The man, wearing civilian clothes with a blue cap marked “Police”, was carrying a specially modified Heckler & Koch G3K rifle with a shortened barrel and a butt from a PSG-1 sniper rifle fitted to it — a combination used by the SAS.
Another man, dressed in a T-shirt, jeans and trainers, was carrying a Heckler & Koch G36C. Although this weapon is used on occasion by SO19 it appears to be fitted with a target illuminator purchased as an “urgent operational requirement” for UK special forces involved in the war on terror.
The soldiers who took part in the surveillance operation that led to de Menezes’s death included men from a secret undercover unit formed for operations in Northern Ireland, defence sources said.
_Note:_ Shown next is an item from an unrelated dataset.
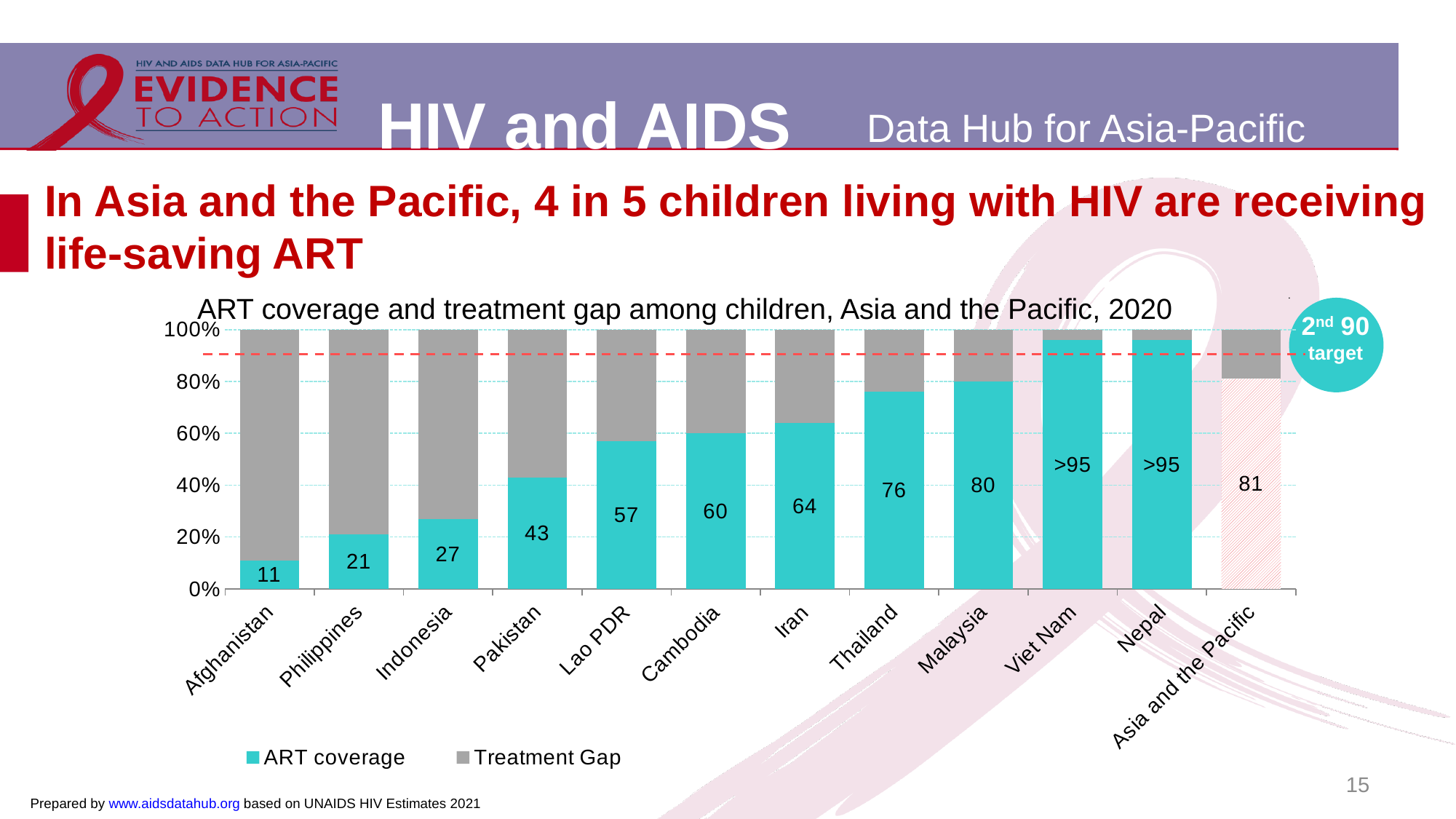
What is the ART coverage value shown for Viet Nam? >95 What is the ART coverage value shown for Afghanistan? 11 How many series does the chart legend list? 2 What is the ART coverage value shown for Thailand? 76 What is the ART coverage value shown for Asia and the Pacific? 81 Which has a higher ART coverage value, Cambodia or Pakistan? Cambodia How many categories are shown on the x axis of the chart? 12 What is the difference between the ART coverage values for Malaysia and Thailand? 4 Which country has the lowest ART coverage in the chart? Afghanistan Do the ART coverage values rise or fall from Afghanistan to Nepal along the x axis? rise What kind of chart is shown on the slide? stacked bar chart Is the ART coverage for Indonesia greater or less than 40%? less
Known then as 14 Int or the Det, it is reported to have formed the basis of the Special Reconnaissance Regiment, the newly created special forces unit stationed alongside the SAS at Hereford. The men include SAS soldiers serving on attachment and are part of a team of around 50 UK special forces that has operated in London since the July 7 bombings in which 56 people died.
Special forces counterterrorist experts have been regularly used to support police at Heathrow since the September 11 attacks. They moved into London a day after the July 7 bombings and have been supporting the police and gathering intelligence to help snare the suspects.
Members of SO19 (technically known as CO19) are trained by SAS and SBS instructors. One key tenet of that training is to ensure that a suicide bomber is killed rather than wounded, which would allow them to trigger a bomb.
The use of multiple shots to the head is the modus operandi of the special forces, whether from the SAS, the SBS or the undercover intelligence operators used in the Stockwell operation. Over the past 30 years the SAS has developed a reputation for never allowing gunmen to remain alive, an attitude shown most graphically during the 1980 Iranian hostages siege and the Gibraltar IRA killings eight years later.
“It is vital to strike fear into the minds of the terrorists,” one former SAS officer said. “In an ongoing situation such as we have now the fear must be directed to the fact that we are watching them and will eventually (get) them. They need to know that they cannot escape.